[Start of Excerpt to read]

There are alternating phases of Fire and Shock, alternating every 3 days. For each phase one die is rolle diy both side, which is then modified by your generals' respective skills (only the highest ranking general counts), unit pips, and terrain.
You getting a penalty to those dicerolls from terrain is already a huge thing.

Then the numbers. Again, I don't know how high combad width can get with the mod, but in the base game those numbers are far above the normal combat widths, meaning that the numerical superiority doesn't really matter.

This site explains the combat mechanics in much more detail:
www.eu4wiki.com/Land_warfare

If you want help here the best way is to post screenshots both from during a battle (battle screen) and after the abttle (result screen). The combat mechanics are very complex, so much that it's very hard to generalize from the bits of information usually given by a written description. Those two screens usually contain all the information to quickly find an answer though.

I'm sorry if the mod changes combat so much that nothing of this applies, just ignore it then.

[End of Excerpt to read]

_The task:_
Do these statements agree with the post on combat mechanics above? Answer yes or no for each, quoting the words of the post that decide it.
1. The phases of Fire and Shock alternate every 3 days.
2. The skills of every general in an army are added to its die roll.
3. A written description usually gives enough information to find an answer about a battle.

[Start of Dataset excerpts]

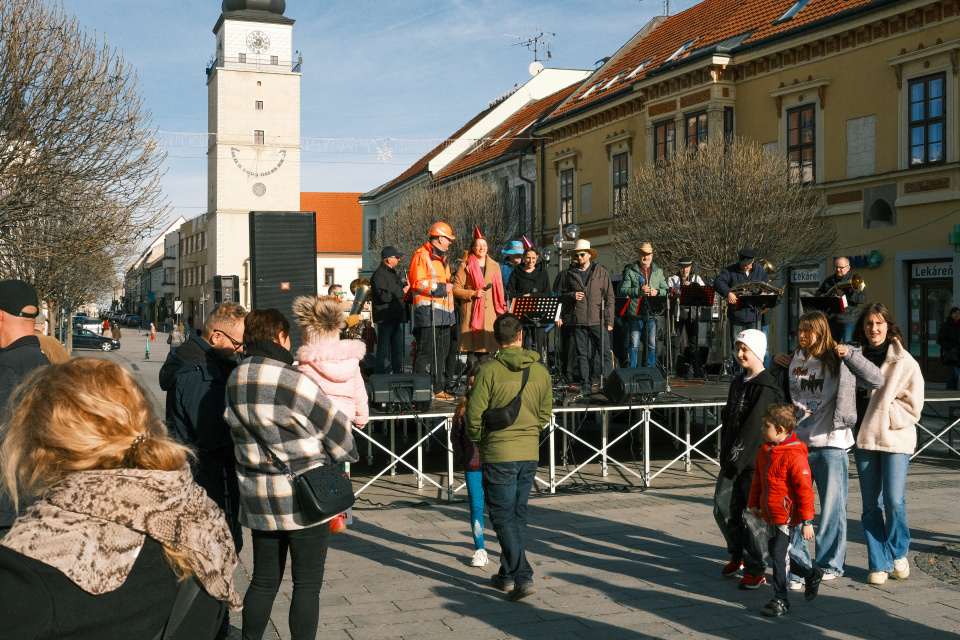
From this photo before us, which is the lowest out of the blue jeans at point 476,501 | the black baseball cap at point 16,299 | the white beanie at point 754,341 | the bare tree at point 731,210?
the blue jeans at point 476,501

[End of Dataset excerpts]
[Start of Dataset excerpts]

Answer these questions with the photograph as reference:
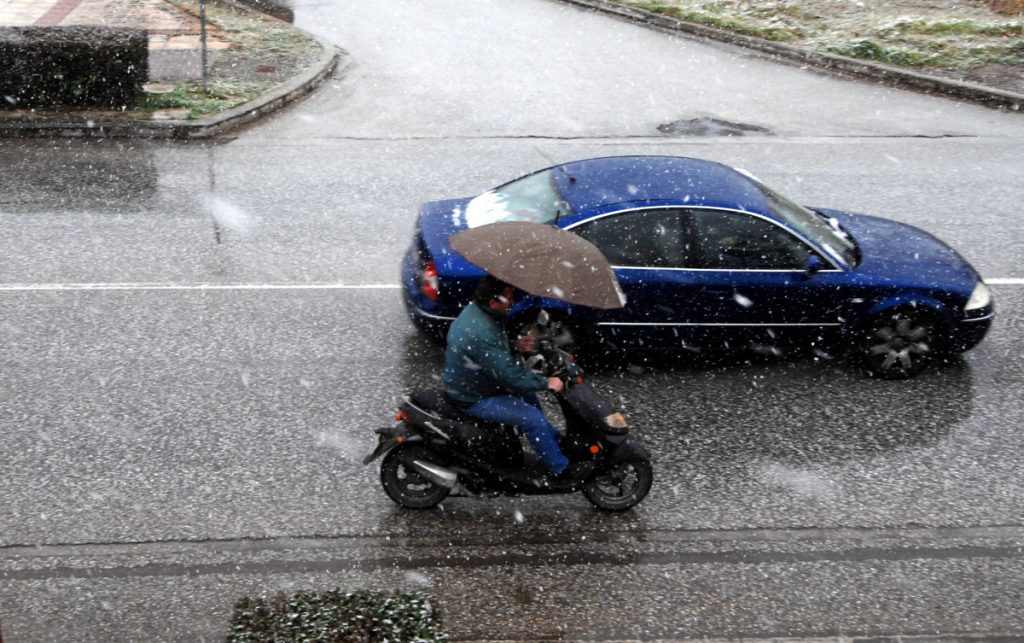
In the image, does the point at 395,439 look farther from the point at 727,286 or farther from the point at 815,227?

[End of Dataset excerpts]
[Start of Dataset excerpts]

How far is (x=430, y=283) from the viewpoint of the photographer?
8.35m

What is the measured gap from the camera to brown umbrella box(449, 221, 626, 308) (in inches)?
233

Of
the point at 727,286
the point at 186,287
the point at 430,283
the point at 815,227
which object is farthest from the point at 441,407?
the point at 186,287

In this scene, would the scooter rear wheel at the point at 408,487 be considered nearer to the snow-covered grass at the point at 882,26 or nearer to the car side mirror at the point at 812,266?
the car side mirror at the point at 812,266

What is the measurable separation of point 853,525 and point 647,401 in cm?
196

[End of Dataset excerpts]

_Response to this exercise:_
1. Yes: "There are alternating phases of Fire and Shock, alternating every 3 days."
2. No: "only the highest ranking general counts"
3. No: "it's very hard to generalize from the bits of information usually given by a written description"